Proof of Theorem 44 (Interpolation)

We will assume Theorem 43 and prove Theorem 44.

Let us first prove the existence of such a polynomial (later we will show that it is unique), given the points $(x_i, y_i)$ for all $i \in [d+1]$ where $x_i$ are distinct. Let us solve an easier problem first. When $y_2 = y_3 = \ldots = y_{d+1} = 0$ , it is easy to construct such a polynomial $f$ : We know that $x_2,\ldots, x_{d+1}$ should be the $d$ roots, so the polynomial should look something like (see a formal proof of this in Exercise 121),

$f(x) = c(x-x_2)(x-x_3)\cdots (x- x_{d+1})$

for some constant $c$ , which is easy to figure out. By plugging in $y_1 = f(x_1) = c \cdot (\prod_{j=2}^{d+1} (x_1-x_j))$ . This gives us the value of $c$ and therefore

$f(x) = \frac{y_1 \cdot \prod_{j\neq 1} (x-x_j)}{\prod_{j\neq 1} (x_1 - x_j)}$

Now, for all $i \in [d+1]$ , we define the Lagrange basis function as

$L_i(x) = \prod_{j: j \neq i}\frac{x-x_j}{x_i - x_j}$

Exercise 120

Prove: $L_i(x_i) = 1$ , and for all $j \neq i$ , we have $L_i(x_j) = 0$ .

Therefore, is simple to verify that

$f(x) = \sum_{i \in [d+1]} y_i L_i(x)$

is a degree- $d$ polynomial and satisfies $f(x_i) = y_i$ for all $i \in [d+1]$ .

Next, we argue that such a polynomial is unique.
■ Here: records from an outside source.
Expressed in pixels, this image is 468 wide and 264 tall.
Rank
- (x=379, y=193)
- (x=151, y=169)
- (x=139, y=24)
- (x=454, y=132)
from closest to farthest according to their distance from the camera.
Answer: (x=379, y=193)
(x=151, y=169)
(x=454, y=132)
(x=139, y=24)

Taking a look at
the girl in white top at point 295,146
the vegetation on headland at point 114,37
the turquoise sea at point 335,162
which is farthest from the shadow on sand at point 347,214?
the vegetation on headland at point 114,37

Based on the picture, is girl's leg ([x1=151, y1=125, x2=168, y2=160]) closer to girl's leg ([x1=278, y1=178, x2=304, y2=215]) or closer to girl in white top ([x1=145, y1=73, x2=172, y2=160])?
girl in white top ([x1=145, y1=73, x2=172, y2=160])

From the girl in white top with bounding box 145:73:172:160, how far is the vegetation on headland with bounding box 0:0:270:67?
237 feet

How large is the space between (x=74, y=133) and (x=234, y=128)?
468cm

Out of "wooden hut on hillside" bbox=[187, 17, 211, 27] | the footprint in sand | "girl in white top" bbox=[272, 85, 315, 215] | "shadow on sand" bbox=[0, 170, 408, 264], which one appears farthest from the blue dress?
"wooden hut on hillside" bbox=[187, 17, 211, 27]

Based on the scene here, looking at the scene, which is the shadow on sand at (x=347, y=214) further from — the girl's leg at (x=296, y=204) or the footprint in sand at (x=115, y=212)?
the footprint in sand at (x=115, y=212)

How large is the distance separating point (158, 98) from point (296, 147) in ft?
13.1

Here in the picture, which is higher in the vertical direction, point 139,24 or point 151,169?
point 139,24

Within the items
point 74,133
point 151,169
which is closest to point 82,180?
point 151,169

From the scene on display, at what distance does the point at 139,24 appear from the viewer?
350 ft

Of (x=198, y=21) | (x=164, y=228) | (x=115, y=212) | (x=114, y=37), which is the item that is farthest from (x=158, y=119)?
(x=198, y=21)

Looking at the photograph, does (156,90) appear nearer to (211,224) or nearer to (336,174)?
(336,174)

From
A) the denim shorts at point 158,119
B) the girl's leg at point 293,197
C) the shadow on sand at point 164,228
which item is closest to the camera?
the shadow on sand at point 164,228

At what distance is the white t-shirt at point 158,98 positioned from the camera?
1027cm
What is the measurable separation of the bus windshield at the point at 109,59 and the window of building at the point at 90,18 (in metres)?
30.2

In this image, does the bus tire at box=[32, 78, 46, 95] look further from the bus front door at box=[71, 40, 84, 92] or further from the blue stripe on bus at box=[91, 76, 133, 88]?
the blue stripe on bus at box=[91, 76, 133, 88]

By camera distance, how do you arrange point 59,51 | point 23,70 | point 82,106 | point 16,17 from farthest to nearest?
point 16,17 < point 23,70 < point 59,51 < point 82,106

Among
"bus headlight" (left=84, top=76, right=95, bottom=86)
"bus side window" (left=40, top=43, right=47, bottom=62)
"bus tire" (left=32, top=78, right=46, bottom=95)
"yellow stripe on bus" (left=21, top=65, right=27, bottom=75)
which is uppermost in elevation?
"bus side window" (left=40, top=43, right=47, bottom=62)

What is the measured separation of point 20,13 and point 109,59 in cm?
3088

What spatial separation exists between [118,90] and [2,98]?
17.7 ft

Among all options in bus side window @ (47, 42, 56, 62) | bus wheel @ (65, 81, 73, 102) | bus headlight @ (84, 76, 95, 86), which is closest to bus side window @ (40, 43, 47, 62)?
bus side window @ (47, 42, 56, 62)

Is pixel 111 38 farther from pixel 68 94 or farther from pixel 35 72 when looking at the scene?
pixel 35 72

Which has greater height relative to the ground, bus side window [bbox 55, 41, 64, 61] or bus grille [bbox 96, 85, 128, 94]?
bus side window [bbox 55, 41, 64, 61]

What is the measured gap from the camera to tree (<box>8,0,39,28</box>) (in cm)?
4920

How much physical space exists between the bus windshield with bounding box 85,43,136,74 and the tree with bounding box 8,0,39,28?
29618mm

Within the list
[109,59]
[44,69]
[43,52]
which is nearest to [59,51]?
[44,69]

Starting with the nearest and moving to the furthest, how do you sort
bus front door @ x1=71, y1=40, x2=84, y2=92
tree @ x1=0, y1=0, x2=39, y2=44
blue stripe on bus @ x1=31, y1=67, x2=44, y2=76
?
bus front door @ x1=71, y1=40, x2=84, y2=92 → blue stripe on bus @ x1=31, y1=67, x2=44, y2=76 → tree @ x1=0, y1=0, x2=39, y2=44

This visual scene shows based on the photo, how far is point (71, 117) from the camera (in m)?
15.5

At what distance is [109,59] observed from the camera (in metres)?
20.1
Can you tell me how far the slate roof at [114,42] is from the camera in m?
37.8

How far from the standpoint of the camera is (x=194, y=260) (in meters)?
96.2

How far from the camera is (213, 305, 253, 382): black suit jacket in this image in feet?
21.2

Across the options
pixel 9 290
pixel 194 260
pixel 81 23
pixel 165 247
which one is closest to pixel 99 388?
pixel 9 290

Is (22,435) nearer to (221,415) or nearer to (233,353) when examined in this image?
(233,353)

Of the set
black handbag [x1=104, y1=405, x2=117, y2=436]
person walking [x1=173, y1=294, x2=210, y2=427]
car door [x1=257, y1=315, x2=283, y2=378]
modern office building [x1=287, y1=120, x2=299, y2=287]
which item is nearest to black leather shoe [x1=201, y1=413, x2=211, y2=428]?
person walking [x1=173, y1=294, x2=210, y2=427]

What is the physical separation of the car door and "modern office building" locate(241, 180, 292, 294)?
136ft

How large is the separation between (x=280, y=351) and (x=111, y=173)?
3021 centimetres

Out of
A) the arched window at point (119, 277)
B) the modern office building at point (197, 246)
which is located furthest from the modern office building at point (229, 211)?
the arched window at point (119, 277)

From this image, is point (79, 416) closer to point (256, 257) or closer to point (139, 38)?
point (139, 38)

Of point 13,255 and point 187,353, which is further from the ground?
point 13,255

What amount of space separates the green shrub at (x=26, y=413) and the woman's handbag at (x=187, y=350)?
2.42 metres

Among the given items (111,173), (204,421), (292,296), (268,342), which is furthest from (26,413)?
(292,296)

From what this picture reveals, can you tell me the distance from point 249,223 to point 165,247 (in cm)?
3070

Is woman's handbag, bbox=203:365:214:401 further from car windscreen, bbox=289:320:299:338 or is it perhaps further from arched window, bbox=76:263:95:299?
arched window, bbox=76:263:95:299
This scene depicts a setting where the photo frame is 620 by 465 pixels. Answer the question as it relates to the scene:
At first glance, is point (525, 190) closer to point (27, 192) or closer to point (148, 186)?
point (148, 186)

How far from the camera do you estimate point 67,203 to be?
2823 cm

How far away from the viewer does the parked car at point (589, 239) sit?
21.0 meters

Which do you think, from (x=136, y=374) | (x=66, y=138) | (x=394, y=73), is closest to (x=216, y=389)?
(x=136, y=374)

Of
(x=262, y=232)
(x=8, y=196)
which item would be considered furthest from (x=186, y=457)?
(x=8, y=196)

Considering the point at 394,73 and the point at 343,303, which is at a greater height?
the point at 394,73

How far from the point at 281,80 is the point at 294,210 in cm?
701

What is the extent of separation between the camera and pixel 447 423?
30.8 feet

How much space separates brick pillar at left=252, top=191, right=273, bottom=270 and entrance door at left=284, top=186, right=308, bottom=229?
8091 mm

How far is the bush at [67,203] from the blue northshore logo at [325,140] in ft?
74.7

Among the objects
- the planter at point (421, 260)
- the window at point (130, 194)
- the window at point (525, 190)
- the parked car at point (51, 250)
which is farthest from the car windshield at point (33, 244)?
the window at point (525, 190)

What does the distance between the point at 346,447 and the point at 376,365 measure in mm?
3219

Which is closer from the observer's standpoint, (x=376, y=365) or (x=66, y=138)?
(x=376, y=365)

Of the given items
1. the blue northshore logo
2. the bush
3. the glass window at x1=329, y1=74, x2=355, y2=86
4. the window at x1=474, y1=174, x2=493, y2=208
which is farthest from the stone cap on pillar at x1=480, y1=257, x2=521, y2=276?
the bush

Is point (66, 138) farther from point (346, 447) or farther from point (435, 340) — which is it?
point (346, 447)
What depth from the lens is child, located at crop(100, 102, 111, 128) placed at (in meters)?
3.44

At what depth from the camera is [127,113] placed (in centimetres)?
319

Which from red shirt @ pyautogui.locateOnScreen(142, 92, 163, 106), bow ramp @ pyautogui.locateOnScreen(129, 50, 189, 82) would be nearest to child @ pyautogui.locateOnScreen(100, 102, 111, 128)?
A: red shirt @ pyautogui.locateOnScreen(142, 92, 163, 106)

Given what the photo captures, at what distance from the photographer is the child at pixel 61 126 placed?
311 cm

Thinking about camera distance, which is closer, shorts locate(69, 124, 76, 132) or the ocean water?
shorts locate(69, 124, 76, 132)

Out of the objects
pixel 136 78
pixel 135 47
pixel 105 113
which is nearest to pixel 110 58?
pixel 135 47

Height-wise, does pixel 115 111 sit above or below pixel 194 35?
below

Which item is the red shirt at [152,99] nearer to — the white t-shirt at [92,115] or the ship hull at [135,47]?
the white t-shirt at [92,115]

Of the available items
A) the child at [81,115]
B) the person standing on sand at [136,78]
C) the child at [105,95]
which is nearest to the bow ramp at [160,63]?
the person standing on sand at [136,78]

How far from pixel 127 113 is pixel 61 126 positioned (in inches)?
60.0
Assume for the sake of contradiction that there exists another polynomial of degree $d$ , called $g(x)$ such that $g(x_i) = y_i$ for all $i \in [d+1]$ . Assume that $g$ and $f$ are different. Consider the polynomial $r(x) = g(x) - f(x)$ . Notice that

$(\forall i \in [d+1])\ r(x_i) = y_i - y_i = 0$

This implies that polynomial $r$ (which has degree at most $d$ ) has $(d+1)$ distinct roots, a contradiction to Theorem 43.